Between 2009 and 2014, Isabellenhütte was involved in the association project thermoHEUSLER. This project was funded by the Federal Ministry of Economics and Technology (BMWI).
Together with the partners Bosch, the Johannes Gutenberg University (JGU) of Mainz, Vacuumschmelze and the Fraunhofer Institute for Physical Metrology, the project consisted of reducing the CO2 emissions of combustion engines by developing low-cost thermoelectric components. The heart of a thermoelectric component is the thermoelectric material. Isabellenhütte's task was to develop manufacturing technology for thermoelectric materials based on half-Heusler alloys.

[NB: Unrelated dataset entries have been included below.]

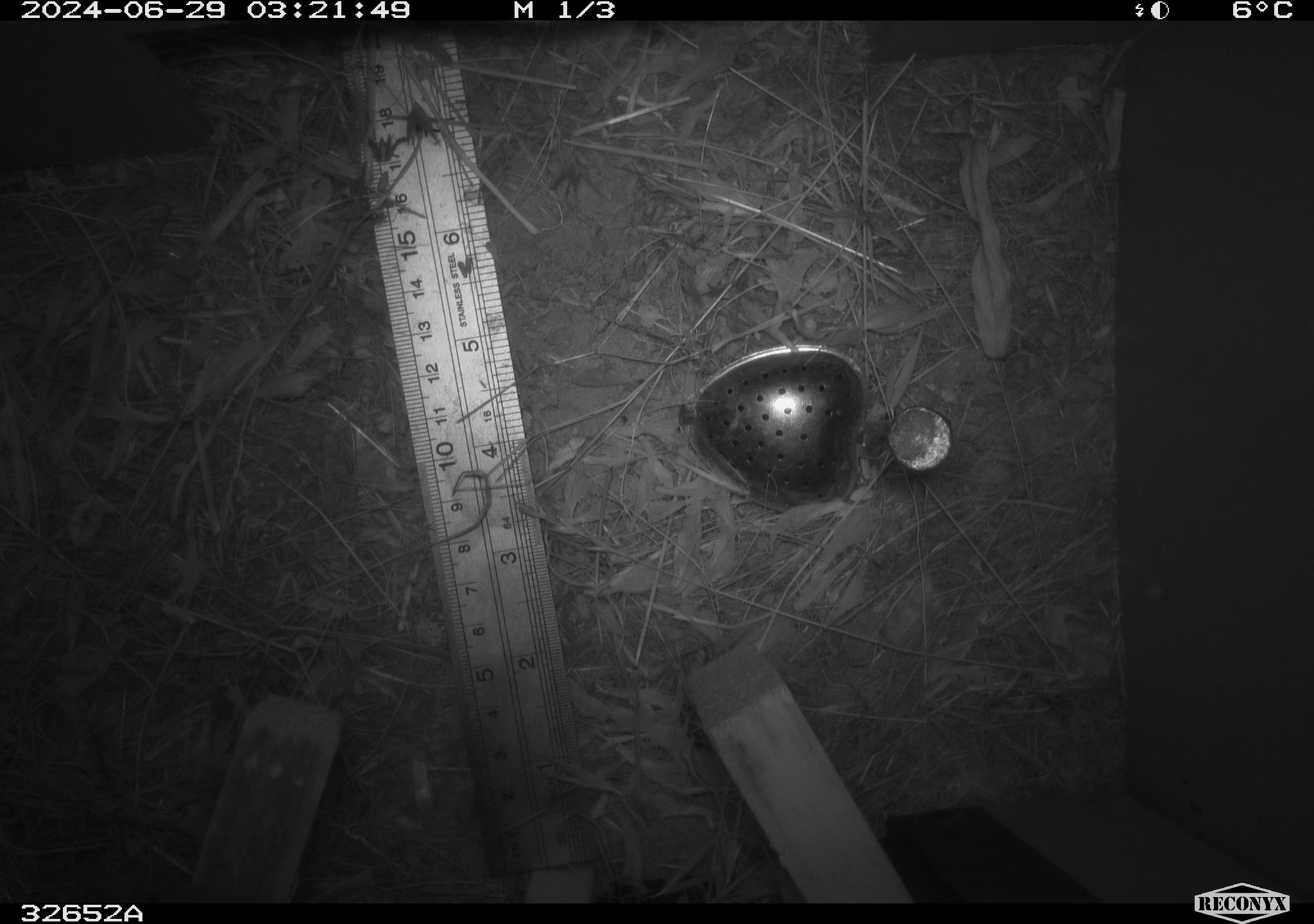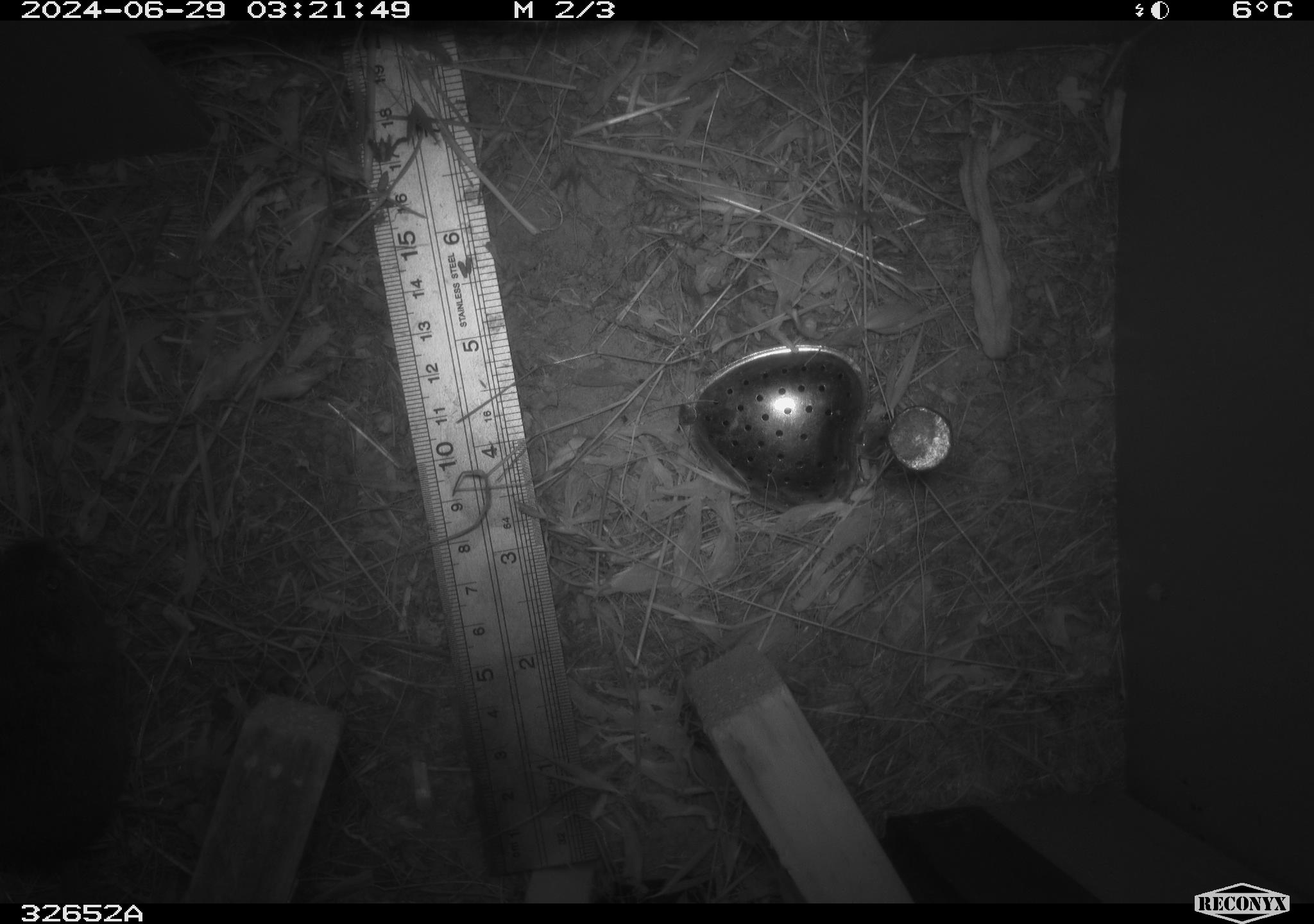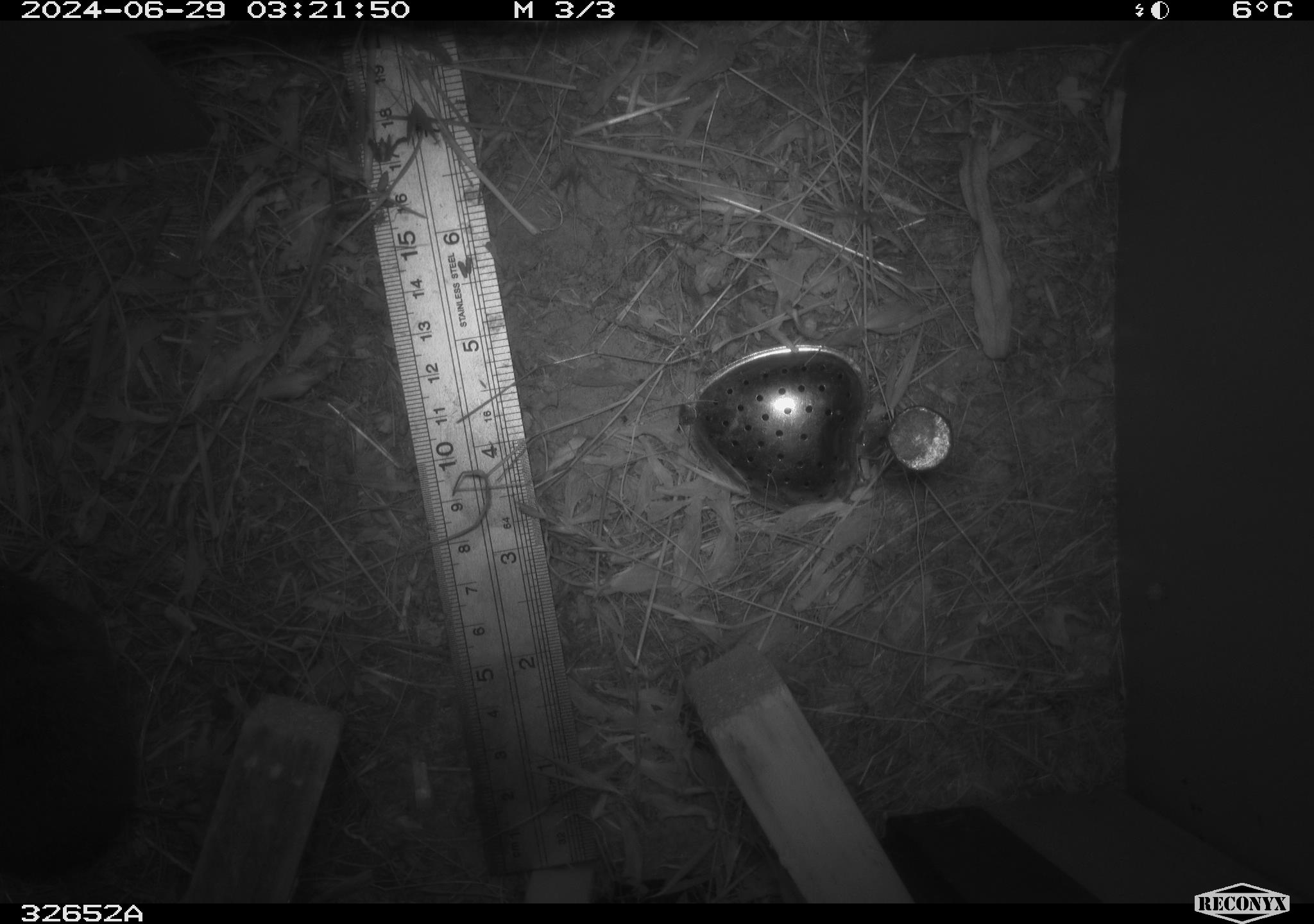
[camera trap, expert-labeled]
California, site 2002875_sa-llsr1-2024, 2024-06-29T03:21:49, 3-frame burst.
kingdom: Animalia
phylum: Chordata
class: Mammalia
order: Rodentia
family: Cricetidae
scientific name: Arvicolinae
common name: voles, lemmings, and muskrats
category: arvicolinae subfamily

The scientific literature indicated good thermoelectric properties for these types of alloys. This was practically confirmed by the partner JGU Mainz on a laboratory scale on some gram-heavy samples. After some development time, Isabellenhütte managed for the first time to create thermoelectric half-Heusler material in a melt-metallurgical process on the kg scale. In addition, the homogeneity and reproducibility of the melt blocks produced was demonstrated. The thermoelectric components (fig. 1) made from this material, also called modules, had the greatest known power density for components of their kind according to.
 Bartholomé, Kilian, et al. "Thermoelectric Modules Based on Half-Heusler Materials Produced in Large Quantities." Journal of Electronic Materials 43.6 (2014): 1775-1781.
Since 2015, Isabellenhütte has been involved in the association project thermoHEUSLER². This is the follow-up project of thermoHEUSLER and, likewise, is funded by the Federal Ministry of Economics and Technology (BMWI).
Together with the partners of Audi, Faurecia Clean Mobility, Siemens, the University of Stuttgart, Vacuumschmelze and the Fraunhofer Institute for Physical Metrology (IPM), this project's goal is to save 5% of fuel consumption of a medium-class passenger car by using thermoelectric generators in the exhaust gas system. The good results from thermoHEUSLER are to be taken as a basis in this project.
Isabellenhütte's task is to continue to develop the manufacturing technology for half-Heusler materials until a process that is series production ready is achieved. In addition, Isabellenhütte is starting a redesign of the thermoelectric modules together with Fraunhofer IPM. The aim is an economical and automated production of such components. At the end of the project, an automated prototype production for thermoelectric modules will be built in Dillenburg.
Thermoelectric modules built in the project will be installed in a so-called thermoelectric generator by the partner Faurecia Clean Mobility (fig. 1). This device will be integrated in the exhaust gas system of a passenger car (fig. 2). It extracts the heat energy from the exhaust gas and converts some of this heat into electrical energy by using the thermoelectric module. Then the partner Audi will examine the generator's performance in a test vehicle under real world conditions.
On December 01, 2016, the European Union started the funded research project INTEGRAL. A consortium of 13 companies and institutes from around Europe worked on the industrialization of new thermoelectric materials in this project. Isabellenhütte's task is to demonstrate the industrial manufacturability of half-Heusler materials. A pilot production for half-Heusler materials at the Dillenburg location is being built for this purpose.
Half-Heusler materials were able to prove their function in the laboratory and in initial prototypes. The production has to date, however, taken place under laboratory conditions (see thermoHEUSLER & thermoHEUSLER²). To be able to produce high-quality components for additional prototypes and small series and to arouse interest among possible customers, it will be necessary to build the first pilot production runs.
This project will be supported by a project funded by the European Union. All sections of a possible value creation chain are represented, starting with research institutes like the Fraunhofer Society for Ceramic Materials, to materials manufacturers like Isabellenhütte, to possible customers such as the French automotive supplier Valeo. Isabellenhütte will built a pilot production for components made of half-Heusler material.
In addition to a new smelting furnace, this also includes downstream production steps, such as sawing or grinding. The construction of the pilot line will begin in the summer of 2017. We want to show that it is possible to produce several dozen kilograms of material with high quality and high output by the end of the project in 2019. The material produced by Isabellenhütte is to be tested in a prototype. This is why Isabellenhütte is working together with the Swedish manufacturer for truck components TITANX on a generator for the waste heat recovery for trucks.